In both the essay and the book, as in much of my writing, I use myself as a character. The details I choose should serve some purpose beyond the fact that I experienced them. I’m going to discuss how I switched from guitar to bass only if I’m suggesting to readers what switching instruments can offer them.

Q: On your website you state, “I’ve learned that teaching, writing, and doing go hand-in-hand, each informing the other.” Could you elaborate?

I’ve found the old cliché true, that if you want to learn something, the best way is to teach it. I’ve taught various subjects while learning about them, from feature writing to Medieval history to personal finance. I think that writing a how-to book about music is also a kind of teaching.

In the process of preparing to teach, you learn infinitely more than what you’re passing on. You might read a book or two to create a ninety-minute lecture. You might need to spend a month building a brick walkway in order to write a one-page essay on how to do it. You might need to spend half a lifetime learning about music before you feel it in your bones deeply enough to pass it along to others.

Q: Has songwriting influenced your prose at all?

I’m a real beginner at songwriting, still at that early learning stage. The better question is whether prose has influenced my songwriting, since I’m a more experienced writer than musician. I’ve written some prose poems and essays that I think would make good songs, so I’d like to work them into verse.

Q: How about music more generally?

Getting experience in two fields can help you be creative, because the two sets of experiences and skills collide to give you fresh eyes. The inventor of the stethoscope, René Laennec, was trained as a doctor but was also a flutist. I love writing about my musical experiences, and I think my interest in words affects how I hear lyrics.

Q: What did you think of the other readings at the launch? Maybe you could pick out a favorite?

It was a real pleasure to hear so many different voices, and I got something from each. My favorite, though, was Wallace Lane’s “Groceries.” His depiction of his encounter with his grandfather—“his touch more silent than soft”—was incredibly moving and fresh.

Q: Random question: could you tell me about a dog you loved?
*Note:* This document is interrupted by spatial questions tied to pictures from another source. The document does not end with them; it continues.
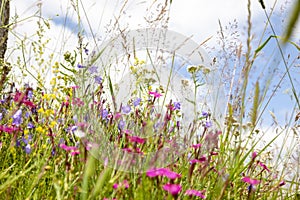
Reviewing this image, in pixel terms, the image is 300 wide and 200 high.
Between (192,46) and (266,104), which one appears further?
(192,46)

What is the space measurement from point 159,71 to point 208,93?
1.00ft

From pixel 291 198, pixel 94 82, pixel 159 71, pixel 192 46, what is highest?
pixel 192 46

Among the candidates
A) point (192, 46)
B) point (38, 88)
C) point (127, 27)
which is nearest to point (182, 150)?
point (192, 46)

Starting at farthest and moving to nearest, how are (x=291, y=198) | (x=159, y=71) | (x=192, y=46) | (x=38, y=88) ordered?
1. (x=38, y=88)
2. (x=159, y=71)
3. (x=192, y=46)
4. (x=291, y=198)

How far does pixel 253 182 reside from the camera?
4.00 ft

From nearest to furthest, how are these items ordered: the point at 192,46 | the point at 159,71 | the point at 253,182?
the point at 253,182, the point at 192,46, the point at 159,71

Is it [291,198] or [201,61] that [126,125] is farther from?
[291,198]

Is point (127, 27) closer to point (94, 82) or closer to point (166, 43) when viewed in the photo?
point (166, 43)

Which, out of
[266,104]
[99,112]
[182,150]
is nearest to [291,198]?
[266,104]

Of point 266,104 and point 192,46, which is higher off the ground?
point 192,46

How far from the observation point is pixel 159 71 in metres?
2.24

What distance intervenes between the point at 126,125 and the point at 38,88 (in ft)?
3.93

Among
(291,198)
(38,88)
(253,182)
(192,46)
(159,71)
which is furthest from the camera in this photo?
(38,88)

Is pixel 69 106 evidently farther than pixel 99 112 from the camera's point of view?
Yes
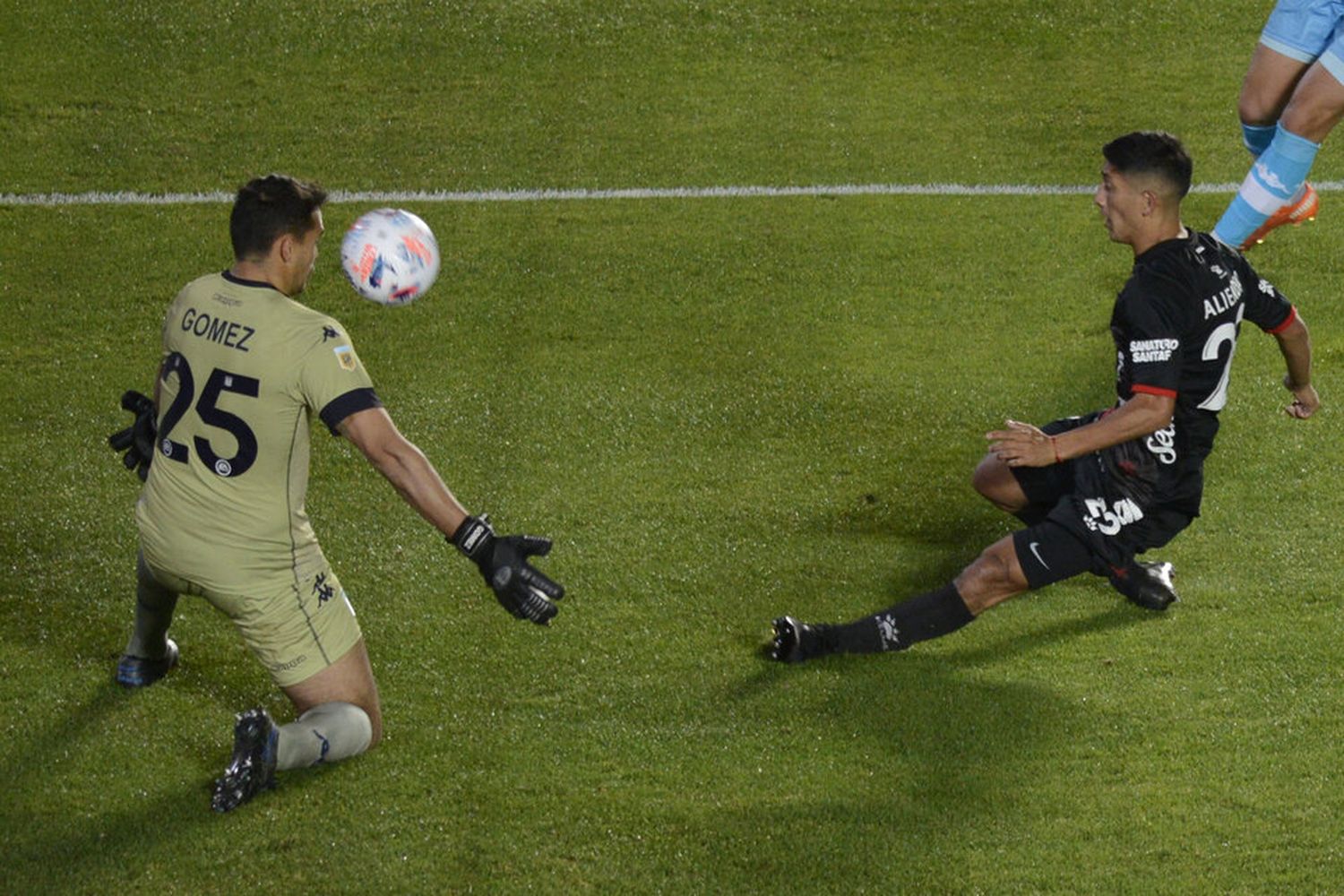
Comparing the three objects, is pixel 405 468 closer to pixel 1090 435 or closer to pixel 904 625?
pixel 904 625

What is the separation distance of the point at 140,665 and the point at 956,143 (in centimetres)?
680

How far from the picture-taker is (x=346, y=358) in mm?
4797

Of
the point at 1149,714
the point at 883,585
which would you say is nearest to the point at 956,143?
the point at 883,585

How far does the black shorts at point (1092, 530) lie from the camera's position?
5582 millimetres

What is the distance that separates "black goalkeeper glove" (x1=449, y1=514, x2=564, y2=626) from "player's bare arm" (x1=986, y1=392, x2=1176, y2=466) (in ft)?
5.64

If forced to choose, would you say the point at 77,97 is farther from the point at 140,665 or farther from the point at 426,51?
the point at 140,665

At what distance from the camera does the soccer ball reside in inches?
217

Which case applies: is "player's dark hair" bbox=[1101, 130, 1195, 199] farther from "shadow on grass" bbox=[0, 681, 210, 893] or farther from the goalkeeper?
"shadow on grass" bbox=[0, 681, 210, 893]

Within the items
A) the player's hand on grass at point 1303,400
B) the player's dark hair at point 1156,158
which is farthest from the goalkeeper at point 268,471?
the player's hand on grass at point 1303,400

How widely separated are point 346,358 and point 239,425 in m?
0.42

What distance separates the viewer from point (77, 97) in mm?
10758

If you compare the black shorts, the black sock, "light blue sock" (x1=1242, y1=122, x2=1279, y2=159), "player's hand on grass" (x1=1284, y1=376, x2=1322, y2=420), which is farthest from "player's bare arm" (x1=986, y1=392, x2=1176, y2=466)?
"light blue sock" (x1=1242, y1=122, x2=1279, y2=159)

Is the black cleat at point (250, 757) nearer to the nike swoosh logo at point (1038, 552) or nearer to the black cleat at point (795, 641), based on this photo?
the black cleat at point (795, 641)

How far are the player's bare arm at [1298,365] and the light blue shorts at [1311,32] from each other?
1505 millimetres
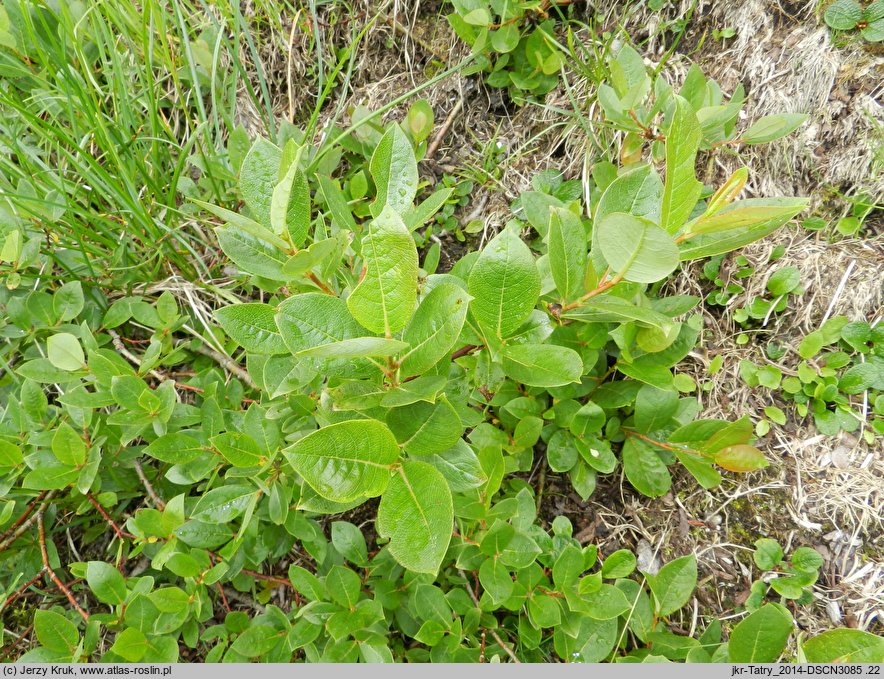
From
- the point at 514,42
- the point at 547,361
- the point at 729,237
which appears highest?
the point at 514,42

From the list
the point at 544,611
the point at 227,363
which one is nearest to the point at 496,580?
the point at 544,611

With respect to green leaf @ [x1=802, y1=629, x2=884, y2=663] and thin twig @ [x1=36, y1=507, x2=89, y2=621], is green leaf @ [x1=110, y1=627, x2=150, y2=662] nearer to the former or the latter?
thin twig @ [x1=36, y1=507, x2=89, y2=621]

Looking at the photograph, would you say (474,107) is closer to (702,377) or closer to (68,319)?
(702,377)

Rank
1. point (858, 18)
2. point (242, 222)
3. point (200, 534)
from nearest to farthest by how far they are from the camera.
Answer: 1. point (242, 222)
2. point (200, 534)
3. point (858, 18)

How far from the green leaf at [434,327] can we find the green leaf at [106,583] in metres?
1.26

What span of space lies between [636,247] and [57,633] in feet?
6.25

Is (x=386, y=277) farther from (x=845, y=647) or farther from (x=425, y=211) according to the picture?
(x=845, y=647)

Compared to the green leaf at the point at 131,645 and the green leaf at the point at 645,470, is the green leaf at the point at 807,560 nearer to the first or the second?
the green leaf at the point at 645,470

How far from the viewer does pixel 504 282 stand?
1150 millimetres

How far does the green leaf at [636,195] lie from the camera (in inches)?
47.7

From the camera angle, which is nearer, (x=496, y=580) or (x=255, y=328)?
(x=255, y=328)

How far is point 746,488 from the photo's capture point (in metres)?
1.71

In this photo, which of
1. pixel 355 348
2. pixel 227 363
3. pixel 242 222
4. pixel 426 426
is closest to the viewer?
pixel 355 348

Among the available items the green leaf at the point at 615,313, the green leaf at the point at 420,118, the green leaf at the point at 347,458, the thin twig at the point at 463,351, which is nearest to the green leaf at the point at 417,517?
the green leaf at the point at 347,458
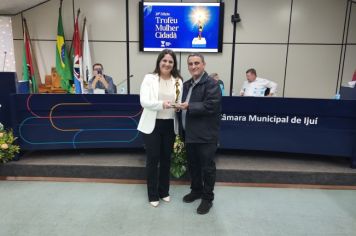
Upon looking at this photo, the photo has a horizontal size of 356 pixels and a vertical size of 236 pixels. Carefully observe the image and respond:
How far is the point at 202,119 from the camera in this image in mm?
2398

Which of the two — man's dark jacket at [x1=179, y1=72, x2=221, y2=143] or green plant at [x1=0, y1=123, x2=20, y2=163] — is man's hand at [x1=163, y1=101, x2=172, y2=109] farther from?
green plant at [x1=0, y1=123, x2=20, y2=163]

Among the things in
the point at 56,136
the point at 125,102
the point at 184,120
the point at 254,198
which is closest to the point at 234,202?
the point at 254,198

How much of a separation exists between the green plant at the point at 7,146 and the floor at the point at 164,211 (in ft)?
0.89

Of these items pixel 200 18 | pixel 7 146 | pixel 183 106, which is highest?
pixel 200 18

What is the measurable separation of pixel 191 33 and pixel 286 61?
76.1 inches

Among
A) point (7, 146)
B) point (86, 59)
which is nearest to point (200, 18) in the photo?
point (86, 59)

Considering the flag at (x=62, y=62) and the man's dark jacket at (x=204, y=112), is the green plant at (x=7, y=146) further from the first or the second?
the flag at (x=62, y=62)

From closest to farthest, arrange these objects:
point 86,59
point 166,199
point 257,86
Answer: point 166,199, point 257,86, point 86,59

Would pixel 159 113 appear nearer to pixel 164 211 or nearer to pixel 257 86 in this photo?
pixel 164 211

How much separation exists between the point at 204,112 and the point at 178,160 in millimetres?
851

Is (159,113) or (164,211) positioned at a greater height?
(159,113)

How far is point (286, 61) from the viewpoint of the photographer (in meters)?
5.56

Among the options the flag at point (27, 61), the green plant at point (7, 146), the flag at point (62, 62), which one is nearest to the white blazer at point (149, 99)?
the green plant at point (7, 146)

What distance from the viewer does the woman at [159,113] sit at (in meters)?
2.38
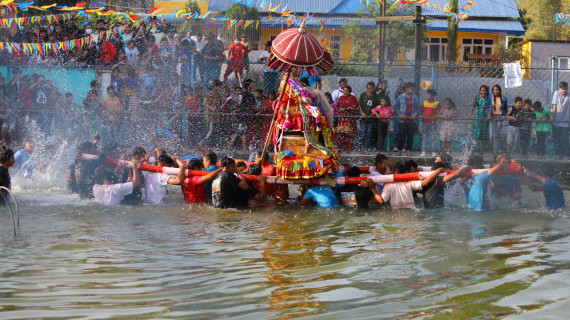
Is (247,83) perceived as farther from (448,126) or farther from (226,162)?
(226,162)

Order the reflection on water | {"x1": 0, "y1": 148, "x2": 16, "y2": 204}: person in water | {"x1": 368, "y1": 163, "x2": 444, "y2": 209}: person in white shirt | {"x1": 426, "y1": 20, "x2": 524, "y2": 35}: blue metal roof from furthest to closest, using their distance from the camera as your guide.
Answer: {"x1": 426, "y1": 20, "x2": 524, "y2": 35}: blue metal roof
{"x1": 368, "y1": 163, "x2": 444, "y2": 209}: person in white shirt
{"x1": 0, "y1": 148, "x2": 16, "y2": 204}: person in water
the reflection on water

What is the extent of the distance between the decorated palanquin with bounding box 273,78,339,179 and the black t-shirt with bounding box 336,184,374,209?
350mm

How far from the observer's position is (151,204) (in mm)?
9477

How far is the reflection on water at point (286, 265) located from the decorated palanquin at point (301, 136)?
0.60 meters

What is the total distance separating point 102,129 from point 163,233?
20.6ft

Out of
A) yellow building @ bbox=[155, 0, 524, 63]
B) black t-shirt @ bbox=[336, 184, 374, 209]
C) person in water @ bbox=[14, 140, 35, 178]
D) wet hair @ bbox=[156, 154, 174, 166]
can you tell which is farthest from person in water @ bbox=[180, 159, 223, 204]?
yellow building @ bbox=[155, 0, 524, 63]

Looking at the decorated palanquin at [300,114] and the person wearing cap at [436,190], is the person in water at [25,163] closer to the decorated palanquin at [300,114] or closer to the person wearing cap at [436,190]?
the decorated palanquin at [300,114]

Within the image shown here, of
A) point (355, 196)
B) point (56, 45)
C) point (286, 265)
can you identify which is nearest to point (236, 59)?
point (56, 45)

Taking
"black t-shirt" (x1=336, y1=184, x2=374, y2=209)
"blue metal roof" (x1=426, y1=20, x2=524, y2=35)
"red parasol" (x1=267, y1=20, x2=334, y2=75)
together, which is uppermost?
"blue metal roof" (x1=426, y1=20, x2=524, y2=35)

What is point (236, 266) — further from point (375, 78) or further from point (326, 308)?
point (375, 78)

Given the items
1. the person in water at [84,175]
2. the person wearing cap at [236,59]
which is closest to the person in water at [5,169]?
the person in water at [84,175]

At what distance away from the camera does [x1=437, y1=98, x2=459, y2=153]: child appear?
1250 cm

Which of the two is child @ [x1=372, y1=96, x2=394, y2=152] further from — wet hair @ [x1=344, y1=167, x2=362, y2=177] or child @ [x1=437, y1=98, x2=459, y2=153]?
wet hair @ [x1=344, y1=167, x2=362, y2=177]

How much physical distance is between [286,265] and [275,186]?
3.67 meters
There are too many. Besides my husband, my dearest companions have been Tasha, Dory, Riley, and Zoey. We’ve chosen where to live and when to move based on their needs, shared countless walks and swims, missed every fourth of July to comfort them during the fireworks, shared the good days and the rainy ones, and buried them deep in the earth when their time had come. I hope to live long enough to add a few more to that list. Dogs add goodness to the world.